Noob question - incremental sync?

ionMike · September 30, 2014, 8:11am

Couldn’t find any info so I’ll ask it straight - is synchronization incremental? I.e. if my 2 GB Outlook file receives a new e-mail, does the whole 2 GB + 1 kb get synced? Thanks, iM

calmh · September 30, 2014, 8:22am

Depends on how the outlook file format works. Hopefully not.

ionMike · September 30, 2014, 8:24am

Thanks for the quick reply. My question doesn’t concern Outlook as such, it’s more general. Does Syncthing work along the same lines as Rsync, i.e. it only transfers the changes to any given file? iM

calmh · September 30, 2014, 8:26am

Yes, but it depends on how those changes are done. If data is appended to the file or changed in the middle of the file, it’s fully incremental. If stuff is added to the beginning of the file and everything is shuffled backwards, it’s not. But then that requires a full rewrite of the file to do the change as well, so it’s a pretty stupid file format if that’s the case.

ionMike · September 30, 2014, 8:31am

OK, good to know. Thanks! iM

hobarrera · October 2, 2014, 1:25pm

Have you given any thought to using something rsync-like for syncronizing large files in future?

calmh · October 3, 2014, 1:43pm

No, not really. This was obvious and simple and I haven’t heard a compelling use case or seen patches for anything else.

GeeGee · May 20, 2015, 9:08am

Is there any update on this topic?

I’m desperately looking for incremental sync.

canton7 · May 20, 2015, 9:24am

The answer is as it was: take a look at your file, and split it into blocks of 128kb. Now change the file. Only those blocks which have been altered will be synced.

This means that appends and in-file modifications will be synced in an incremental way. Changes which move data around across the whole file will not be synced in an incremental way.

GeeGee · May 20, 2015, 9:39am

That’s quiet disappointing.

Rsync and Dropbox can detect where in a file the change occurs and can insert it at the right position when syncing. That’s much more effective. Think on a TrueCrypt-Container that needs to be synced: the current algorith will have to sync the whole file in almost any case

canton7 · May 20, 2015, 9:41am

IIRC TrueCrypt contains completely change on any save? That’s kind of the point of a secure container. So not even Dropbox/Rsync would be able to cope…

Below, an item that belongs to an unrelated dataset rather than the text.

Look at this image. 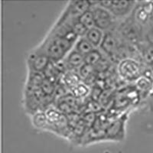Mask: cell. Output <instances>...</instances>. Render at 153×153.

calmh · May 20, 2015, 10:18am

That’s not how Truecrypt behaves. It’s a disk image like any other, except encrypted. If you write a 1 MB file to it, you’ll get 1 MB of changed data (plus some blocks of filesystem metadata etc) which we’ll transfer as efficiently as anything else.

I still see this as a theoretical thing, with only Photoshop files so far being mentioned as an example of something real world that would benefit from rolling checksums, and then only in corner cases.

And rolling checksums are by their nature something peer-to-peer, not really easily implemented for a cluster such as syncthing.

@GeeGee What’s the actual use case that you are desperately looking to solve?

GeeGee · May 29, 2015, 9:06am

As I moved from truecrypt to encfs due to the problem mentioned here, it now only applies to PST-files from Outlook. The rsync-algorithm is available to the public. Why isn’t syncthing adopting something that is working very well?

AudriusButkevicius · May 29, 2015, 9:22am

Because rsync uses rolling hashes, which are not cryptographically secure, which is one of the properties which syncthing requires in order to prevent spoofing/DoS. We’d need a cryptographically secure rolling hash, which most likely means inventing our own crypto, which is never a good thing.

Plus, rsync relies on variable block size, which would make it very hard for synchting to maintain an index. There is already a large discussion about this in another thread, I am sure if you search for rolling hash you’ll be able to find it.

calmh · May 29, 2015, 10:24am

According to what I can see, PST files use a block based database structure that should be very well suited to our sync algorithm. Again, do you see an actual problem here, in practice?

stevenroose · May 30, 2015, 10:24pm

What do you mean with

rsync uses rolling hashes, which are not cryptographically secure

When is a (rolling) hash function cryptographically secure?

AudriusButkevicius · May 30, 2015, 10:39pm

When it’s designed to be.

I am not aware of a cryptographically secure rolling hash. Though you could implement rsync like comparing, it would just be a largeamount of work.

stevenroose · May 30, 2015, 10:50pm

Well, ok. What I don’t get though, is why that is important for spoofing/DoS. Aren’t two connected syncthing devices supposed to trust each other?

AudriusButkevicius · May 30, 2015, 10:57pm

It’s (I guess) more todo with the likeness of collisions, given we trust a 64 byte hash for each 128kb worth of data, for potentially terabytes of it in total.

calmh · May 31, 2015, 5:08am

The point is more that it prevents working from a known index and distributing requests among peers. Syncing a file using a rolling checksum is an operation performed by two participants who both read through the file at the same time and reporting their findings. Also it’s not necessary as the current setup works perfectly fine for all so far mentioned use cases.